:: Exercise objective ::
In this exercise, the entries below include pictures. Repeat exactly the lines from the line with "Maison d'architecte à Gradignan (33170)" to the line with "CeraVe Cleansing Balm", including both, but without the pictures.

:: Dataset extract ::

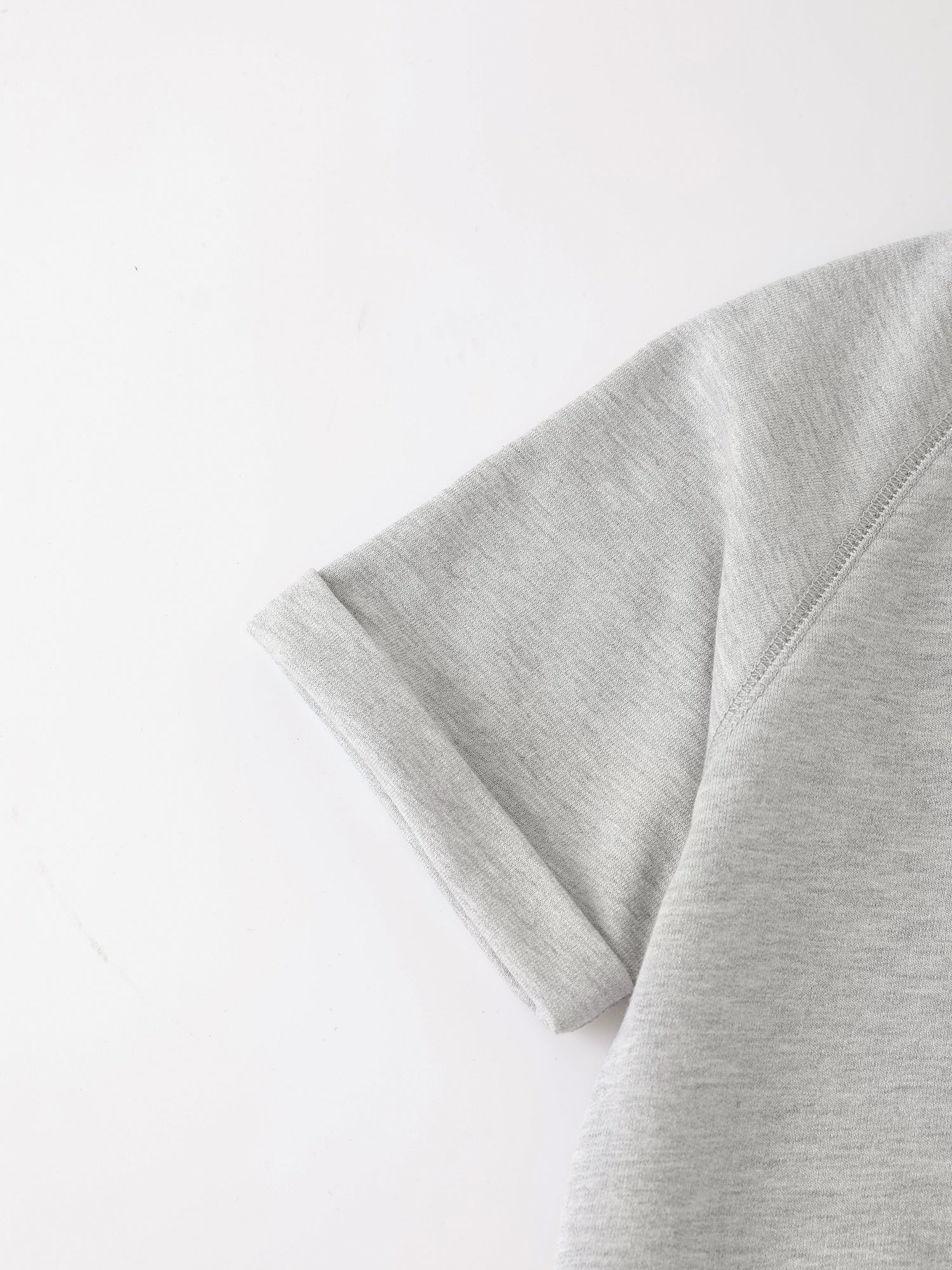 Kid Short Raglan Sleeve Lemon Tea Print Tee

--

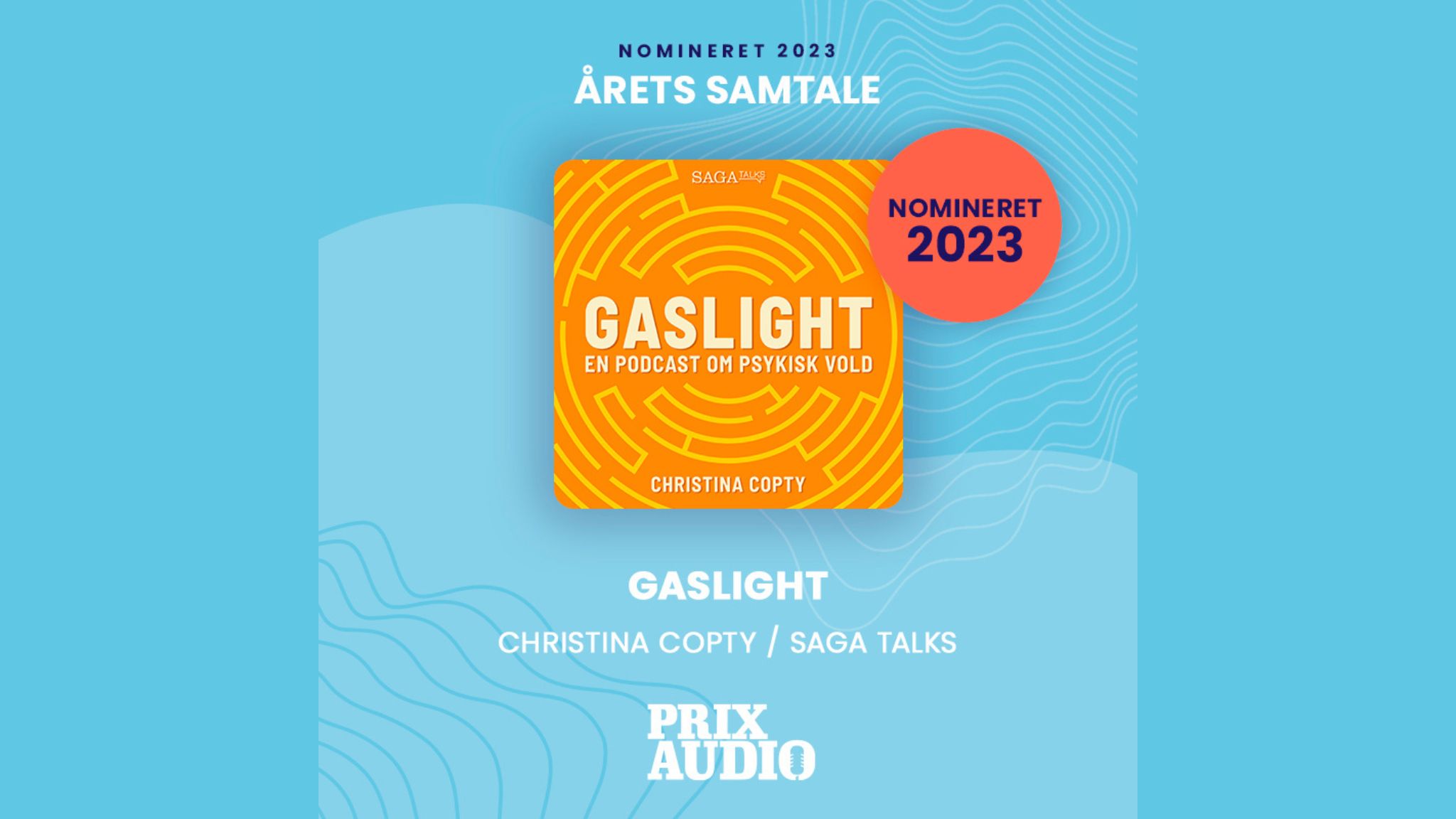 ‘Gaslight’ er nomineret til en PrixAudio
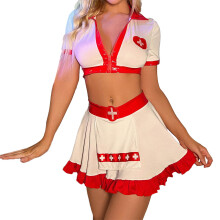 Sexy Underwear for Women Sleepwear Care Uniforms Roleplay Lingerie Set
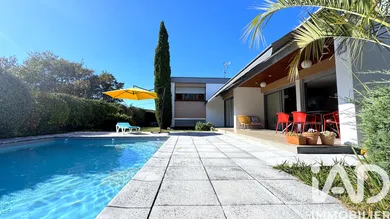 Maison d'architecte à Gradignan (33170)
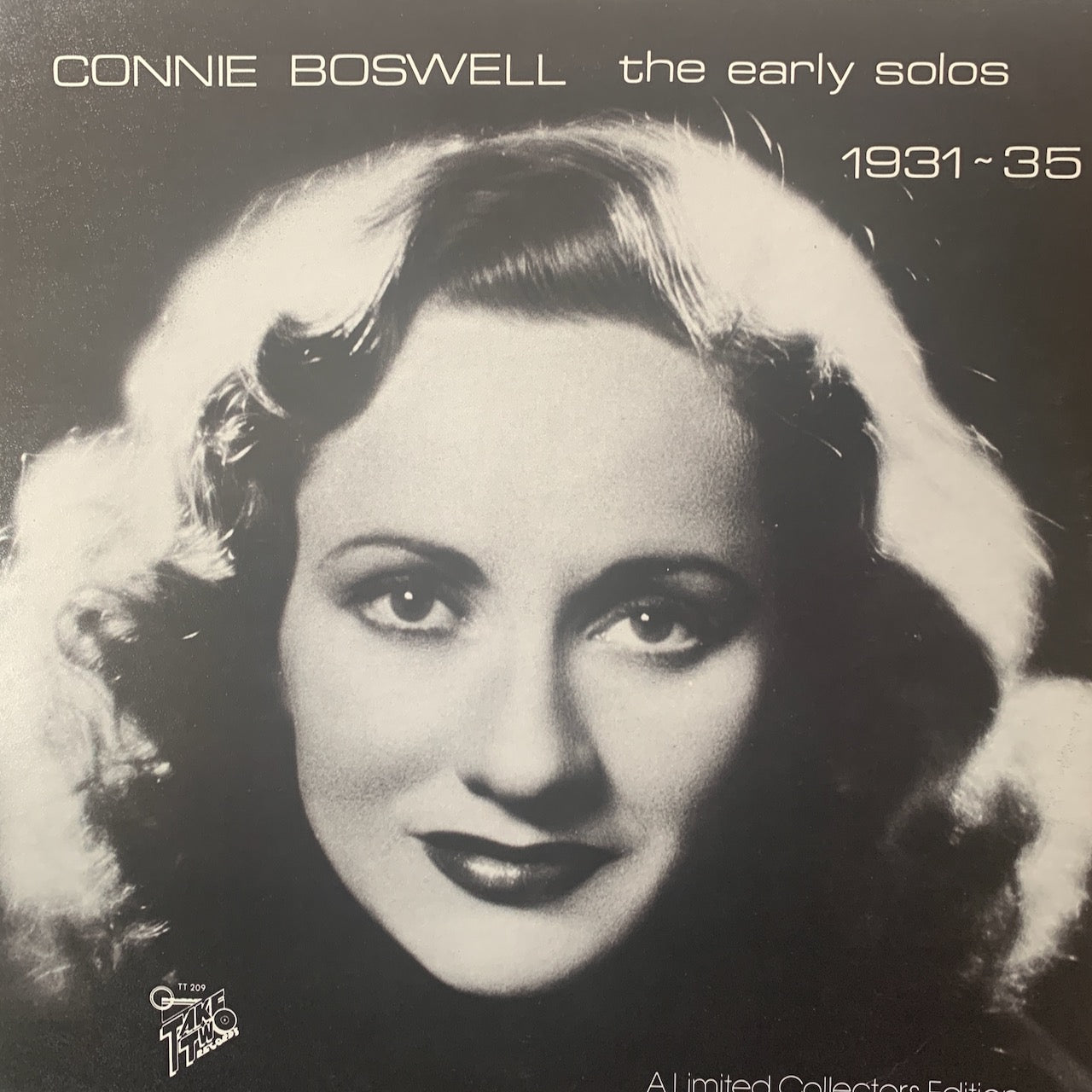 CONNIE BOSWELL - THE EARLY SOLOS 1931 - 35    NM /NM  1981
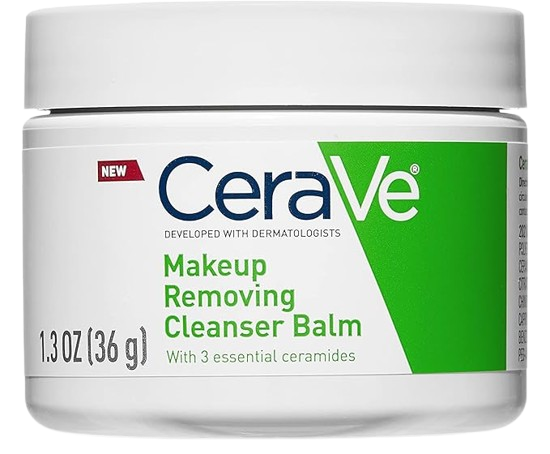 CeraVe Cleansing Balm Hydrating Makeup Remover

:: Answer space ::
 Maison d'architecte à Gradignan (33170)
 CONNIE BOSWELL - THE EARLY SOLOS 1931 - 35    NM /NM  1981
 CeraVe Cleansing Balm Hydrating Makeup Remover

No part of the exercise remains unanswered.